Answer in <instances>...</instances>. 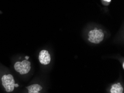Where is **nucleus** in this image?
I'll return each instance as SVG.
<instances>
[{
    "label": "nucleus",
    "mask_w": 124,
    "mask_h": 93,
    "mask_svg": "<svg viewBox=\"0 0 124 93\" xmlns=\"http://www.w3.org/2000/svg\"><path fill=\"white\" fill-rule=\"evenodd\" d=\"M88 36H89L88 40L90 42L95 43V44H98L100 43L104 38V34L102 30L97 29V28H95L91 30L89 33Z\"/></svg>",
    "instance_id": "f257e3e1"
},
{
    "label": "nucleus",
    "mask_w": 124,
    "mask_h": 93,
    "mask_svg": "<svg viewBox=\"0 0 124 93\" xmlns=\"http://www.w3.org/2000/svg\"><path fill=\"white\" fill-rule=\"evenodd\" d=\"M14 68L15 70L20 74H26L31 70V63L29 60L26 59L21 62L17 61L15 64Z\"/></svg>",
    "instance_id": "f03ea898"
},
{
    "label": "nucleus",
    "mask_w": 124,
    "mask_h": 93,
    "mask_svg": "<svg viewBox=\"0 0 124 93\" xmlns=\"http://www.w3.org/2000/svg\"><path fill=\"white\" fill-rule=\"evenodd\" d=\"M2 85L6 91L10 93L13 92L15 88V80L13 76L11 74L3 75L2 77Z\"/></svg>",
    "instance_id": "7ed1b4c3"
},
{
    "label": "nucleus",
    "mask_w": 124,
    "mask_h": 93,
    "mask_svg": "<svg viewBox=\"0 0 124 93\" xmlns=\"http://www.w3.org/2000/svg\"><path fill=\"white\" fill-rule=\"evenodd\" d=\"M39 59L40 63L43 65H47L51 61V56L48 51L43 50L39 54Z\"/></svg>",
    "instance_id": "20e7f679"
},
{
    "label": "nucleus",
    "mask_w": 124,
    "mask_h": 93,
    "mask_svg": "<svg viewBox=\"0 0 124 93\" xmlns=\"http://www.w3.org/2000/svg\"><path fill=\"white\" fill-rule=\"evenodd\" d=\"M26 88L29 90V93H40L39 92L42 90V87L39 84H33L26 87Z\"/></svg>",
    "instance_id": "39448f33"
},
{
    "label": "nucleus",
    "mask_w": 124,
    "mask_h": 93,
    "mask_svg": "<svg viewBox=\"0 0 124 93\" xmlns=\"http://www.w3.org/2000/svg\"><path fill=\"white\" fill-rule=\"evenodd\" d=\"M123 87L120 83L114 84L111 89V93H123Z\"/></svg>",
    "instance_id": "423d86ee"
},
{
    "label": "nucleus",
    "mask_w": 124,
    "mask_h": 93,
    "mask_svg": "<svg viewBox=\"0 0 124 93\" xmlns=\"http://www.w3.org/2000/svg\"><path fill=\"white\" fill-rule=\"evenodd\" d=\"M105 2H109L111 1V0H104Z\"/></svg>",
    "instance_id": "0eeeda50"
},
{
    "label": "nucleus",
    "mask_w": 124,
    "mask_h": 93,
    "mask_svg": "<svg viewBox=\"0 0 124 93\" xmlns=\"http://www.w3.org/2000/svg\"><path fill=\"white\" fill-rule=\"evenodd\" d=\"M25 59H26V60H28L29 59V56H26Z\"/></svg>",
    "instance_id": "6e6552de"
},
{
    "label": "nucleus",
    "mask_w": 124,
    "mask_h": 93,
    "mask_svg": "<svg viewBox=\"0 0 124 93\" xmlns=\"http://www.w3.org/2000/svg\"><path fill=\"white\" fill-rule=\"evenodd\" d=\"M15 87H18V84H15Z\"/></svg>",
    "instance_id": "1a4fd4ad"
},
{
    "label": "nucleus",
    "mask_w": 124,
    "mask_h": 93,
    "mask_svg": "<svg viewBox=\"0 0 124 93\" xmlns=\"http://www.w3.org/2000/svg\"><path fill=\"white\" fill-rule=\"evenodd\" d=\"M123 68H124V63H123Z\"/></svg>",
    "instance_id": "9d476101"
}]
</instances>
○ ○ ○ ○
What you need to do: Return every line of the data that contains the string "http". Case counts.

Answer:
    "mask_svg": "<svg viewBox=\"0 0 124 93\" xmlns=\"http://www.w3.org/2000/svg\"><path fill=\"white\" fill-rule=\"evenodd\" d=\"M88 36H89L88 40L90 42L95 43V44H98L100 43L104 38V34L102 30L97 29V28H95L91 30L89 33Z\"/></svg>",
    "mask_svg": "<svg viewBox=\"0 0 124 93\" xmlns=\"http://www.w3.org/2000/svg\"><path fill=\"white\" fill-rule=\"evenodd\" d=\"M14 68L15 70L20 74H26L31 70V63L29 60L26 59L21 62L17 61L15 64Z\"/></svg>",
    "mask_svg": "<svg viewBox=\"0 0 124 93\" xmlns=\"http://www.w3.org/2000/svg\"><path fill=\"white\" fill-rule=\"evenodd\" d=\"M2 85L6 91L10 93L13 92L15 88V80L13 76L11 74L3 75L2 77Z\"/></svg>",
    "mask_svg": "<svg viewBox=\"0 0 124 93\" xmlns=\"http://www.w3.org/2000/svg\"><path fill=\"white\" fill-rule=\"evenodd\" d=\"M39 59L40 63L43 65H47L51 61V56L48 51L43 50L39 54Z\"/></svg>",
    "mask_svg": "<svg viewBox=\"0 0 124 93\" xmlns=\"http://www.w3.org/2000/svg\"><path fill=\"white\" fill-rule=\"evenodd\" d=\"M26 88L29 90V93H40L39 92L42 90V87L39 84H33L26 87Z\"/></svg>",
    "mask_svg": "<svg viewBox=\"0 0 124 93\" xmlns=\"http://www.w3.org/2000/svg\"><path fill=\"white\" fill-rule=\"evenodd\" d=\"M123 87L120 83L114 84L111 89V93H123Z\"/></svg>",
    "mask_svg": "<svg viewBox=\"0 0 124 93\" xmlns=\"http://www.w3.org/2000/svg\"><path fill=\"white\" fill-rule=\"evenodd\" d=\"M105 2H109L111 1V0H104Z\"/></svg>",
    "mask_svg": "<svg viewBox=\"0 0 124 93\" xmlns=\"http://www.w3.org/2000/svg\"><path fill=\"white\" fill-rule=\"evenodd\" d=\"M25 59H26V60H28L29 59V56H26Z\"/></svg>",
    "mask_svg": "<svg viewBox=\"0 0 124 93\" xmlns=\"http://www.w3.org/2000/svg\"><path fill=\"white\" fill-rule=\"evenodd\" d=\"M15 87H18V84H15Z\"/></svg>",
    "mask_svg": "<svg viewBox=\"0 0 124 93\" xmlns=\"http://www.w3.org/2000/svg\"><path fill=\"white\" fill-rule=\"evenodd\" d=\"M123 68H124V63H123Z\"/></svg>",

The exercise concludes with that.